The Red Shoes would be that something special. Premieres beginning October 21 at New York's Bijou Theatre (a legit house converted for the occasion) were like opening night for live performances. The strategy was to present first screenings as a benefit for known charities and enlist local society doyens for prestige. Ticket sales at the Bijou bow aided The Soldiers, Sailors, and Airmen's Club, with a Red Shoes Ball to follow at the Plaza Hotel's Terrace Room. Similar events launched roadshow bookings in key cities through remainder of 1948, all of '49, and most of 1950. The Red Shoes would play two-a-day at advanced prices and set records for longevity in many houses charging up to $2.40 a head. Magazine and newspaper critics were over the moon with praise, while trade scribes had doubt. Variety called The Red Shoes' first hour a commonplace backstage melodrama, but acknowledged the long ballet sequence as breath-taking and out-classing anything that could be done on the stage. Their reviewer summed up thus: there isn't enough in the story for the general public to hold interest for two and a quarter hours. Harrison's Reports recognized an artistic achievement that should win wide critical acclaim, but warned that The Red Shoes' appeal will be limited to cultured audiences, for it is not the sort of picture that the masses will find to their taste. Fortunately however, The Red Shoes played largely to said cultured mob, with ideas tested throughout hard-ticket months to lure mass patronage. Largest challenge for the roadshow was advanced price well beyond what customers generally paid. US distributor Eagle-Lion went all-out to brand The Red Shoes a must-see (and right now!) attraction so as to make up for revenue limits imposed by art house seating capacities (below 1000 in nearly all situations) and fact those houses could be filled but twice in a day.

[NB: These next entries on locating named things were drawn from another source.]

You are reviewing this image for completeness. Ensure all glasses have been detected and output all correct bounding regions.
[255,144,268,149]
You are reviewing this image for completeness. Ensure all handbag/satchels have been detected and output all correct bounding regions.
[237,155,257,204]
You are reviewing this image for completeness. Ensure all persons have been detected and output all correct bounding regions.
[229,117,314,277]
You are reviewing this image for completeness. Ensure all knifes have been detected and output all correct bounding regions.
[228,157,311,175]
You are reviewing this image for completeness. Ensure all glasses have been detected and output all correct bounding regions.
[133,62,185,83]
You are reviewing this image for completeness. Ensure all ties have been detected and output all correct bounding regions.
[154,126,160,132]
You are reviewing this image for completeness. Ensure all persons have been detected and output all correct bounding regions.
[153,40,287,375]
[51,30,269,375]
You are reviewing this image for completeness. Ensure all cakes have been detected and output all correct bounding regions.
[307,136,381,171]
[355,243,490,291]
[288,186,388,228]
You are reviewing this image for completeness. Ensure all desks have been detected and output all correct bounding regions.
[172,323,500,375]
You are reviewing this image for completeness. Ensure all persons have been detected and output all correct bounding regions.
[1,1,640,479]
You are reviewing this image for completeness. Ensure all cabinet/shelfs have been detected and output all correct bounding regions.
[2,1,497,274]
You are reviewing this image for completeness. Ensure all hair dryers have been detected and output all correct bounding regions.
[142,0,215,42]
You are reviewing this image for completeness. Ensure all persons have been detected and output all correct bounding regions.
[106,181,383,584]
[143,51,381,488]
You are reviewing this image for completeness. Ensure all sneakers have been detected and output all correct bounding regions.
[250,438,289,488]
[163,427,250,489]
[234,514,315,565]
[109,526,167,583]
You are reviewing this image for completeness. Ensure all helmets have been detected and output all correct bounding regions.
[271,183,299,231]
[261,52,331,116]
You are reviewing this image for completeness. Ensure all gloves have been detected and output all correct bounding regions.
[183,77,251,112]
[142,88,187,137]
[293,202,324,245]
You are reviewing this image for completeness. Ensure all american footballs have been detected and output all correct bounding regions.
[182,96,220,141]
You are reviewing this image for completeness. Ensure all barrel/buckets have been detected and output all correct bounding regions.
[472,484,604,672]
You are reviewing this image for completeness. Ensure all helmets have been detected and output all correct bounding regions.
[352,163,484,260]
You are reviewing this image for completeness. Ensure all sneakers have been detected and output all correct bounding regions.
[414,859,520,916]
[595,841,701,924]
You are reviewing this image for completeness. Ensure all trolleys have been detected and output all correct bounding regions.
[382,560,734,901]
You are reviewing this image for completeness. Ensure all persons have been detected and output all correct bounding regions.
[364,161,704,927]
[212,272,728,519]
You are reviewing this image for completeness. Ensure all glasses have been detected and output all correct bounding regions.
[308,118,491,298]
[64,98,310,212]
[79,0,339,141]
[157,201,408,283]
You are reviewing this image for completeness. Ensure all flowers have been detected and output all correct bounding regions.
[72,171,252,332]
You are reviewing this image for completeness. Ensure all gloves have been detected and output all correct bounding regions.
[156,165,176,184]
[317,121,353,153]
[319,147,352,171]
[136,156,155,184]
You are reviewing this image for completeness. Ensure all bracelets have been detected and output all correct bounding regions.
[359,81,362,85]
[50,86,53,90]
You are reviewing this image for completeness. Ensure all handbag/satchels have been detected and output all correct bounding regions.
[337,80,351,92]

Canadian venues, with closer ties to the empire, put The Red Shoes before much larger crowds. The new 2,300 seat Odeon-Toronto (above) was also Dominion headquarters for the J. Arthur Rank organization, so there was no surprise having The Red Shoes' biggest Western Hemisphere splash here. Eagle-Lion was meanwhile consolidating tie-in plans for a long US roadshow haul. The most obvious ones were hardest pushed, namely music, dance, and ... shoes. The Capezio Company was on board to link the film with its line of ballet footwear, and red slippers hung off store display windows and marquees for many an engagement. The "Long Leg" art used in advertising and promotion (above) became well-recognized identification for The Red Shoes, one of those lucky poster images people remembered. Columbia Masterworks also issued a soundtrack album in both standard and long-playing versions. There had been recent indication that right handled British-made features might break through in domestic markets. Laurence Olivier's Hamlet grossed nearly two million in its first year of release, and major theatre circuits usually hostile to offshore product expressed willingness to book it. Playing Hamlet and previous Henry V, as well as Great Expectations, amounted to a real community service, said Harrison's Reports, and The Red Shoes, focused as it was on ballet as artistic expression, had no trouble bringing out educators and opinion makers who would spend $2.40 for tickets and advise others to do the same. This was an attraction made for school and club groups. Tampa, Florida's Park Theatre, for instance, scored a live prologue with fifty-six students from the city's dance academy to warm up patronage, and strong word-of-mouth for The Red Shoes had ticket-buyers driving in from far as eighty miles to watch.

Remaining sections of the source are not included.